If I had known I would have explained the use of the bit guards and seen if that would be allowed but I wasn't given the choice for that either. My rider wasn't even allowed to get a hold of me because outside help is not allowed. That frustrated her. 
On the rudeness note, yes unacceptable and I yanked my phone out and emailed the region lady while still at the show. 
My poor pony has a sore mouth now because someone just didn't feel like following rules and my friend feels terrible even though I've stressed she did nothing wrong. Her softer bit she's used to will be fine with her but she was so fresh with the other today. I just wanted to get on and test out a new pad I might borrows for a show so I didn't bother to switch the bit until after she showed discomfort and by that time I had already decided I didn't like the pad. 
I'll be able to ride her in something she's used to tomorrow back into her old bit.


----------



## thesilverspear (Aug 20, 2009)

Your poor pony. :-( Hopefully her mouth will feel better soon.

Pony club culture seems bizarre. When I was showing dressage in normal rated shows, even big, USDF and AHSA recognised ones, I could talk to whoever I wanted. 

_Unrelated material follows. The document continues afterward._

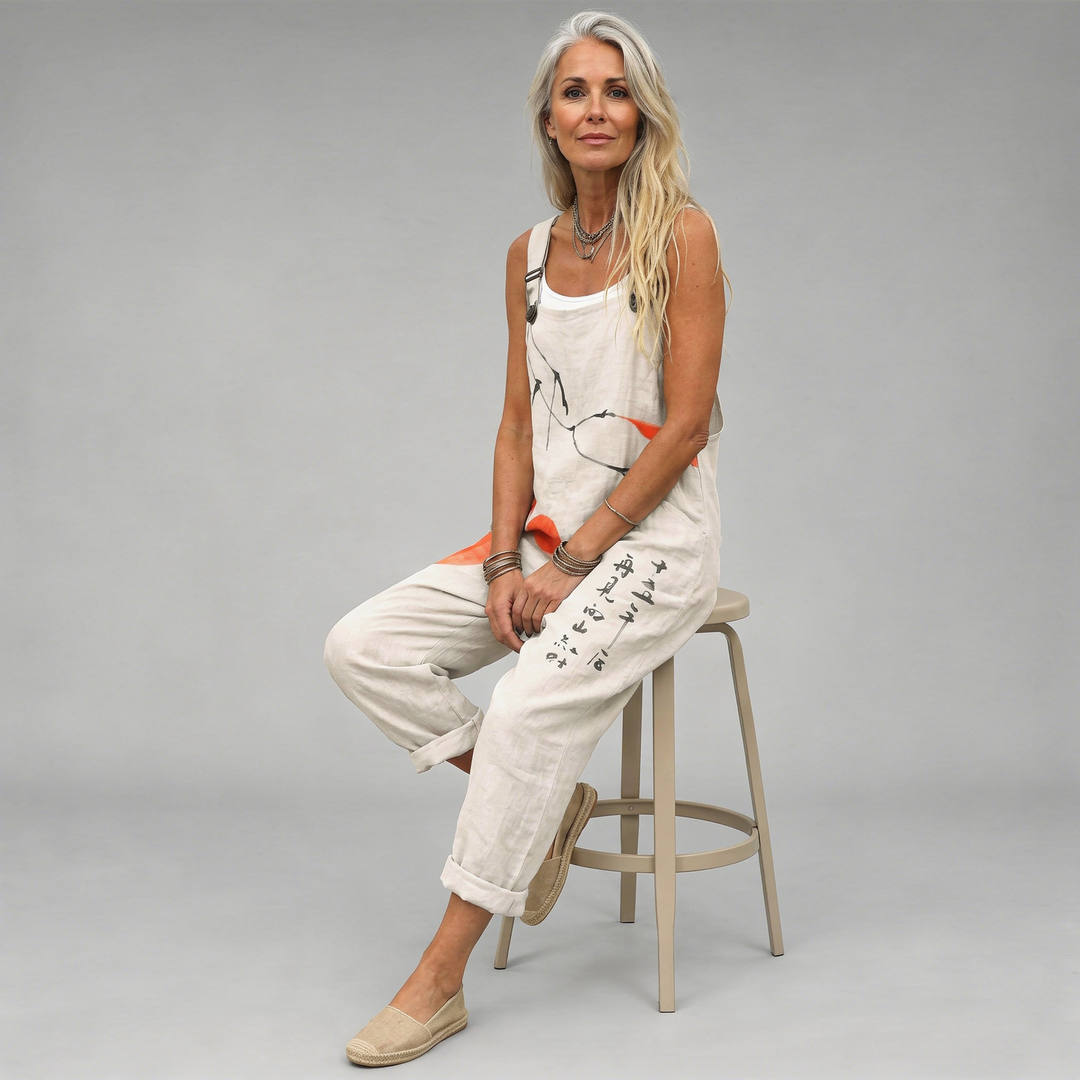 Woman wearing cream overalls printed with black ink brushstrokes and orange painted circles.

Writing angry emails is the way forward. Perhaps even mention in your angry email that had they discussed this with you and you could not find a happy solution, you would have pulled the horse as it would have been -- and indeed, it was -- detrimental to her welfare to be ridden without the bit guards. So not only were they breaking their rules in not contacting you, this lady's wankery caused your horse needless suffering and also negatively affected the rider and her team, since you implied in your first post that the ride wasn't going that well.


----------



## drafts4ever (Sep 1, 2009)

I've mentioned that. I got a concerned email back asking why this lady was so involved and I said I had no idea but I believe she was involved with the pony club my friend rides with and there is some bad blood in there. She said she will call me later to get things a bit more straight.
_Posted via Mobile Device_


----------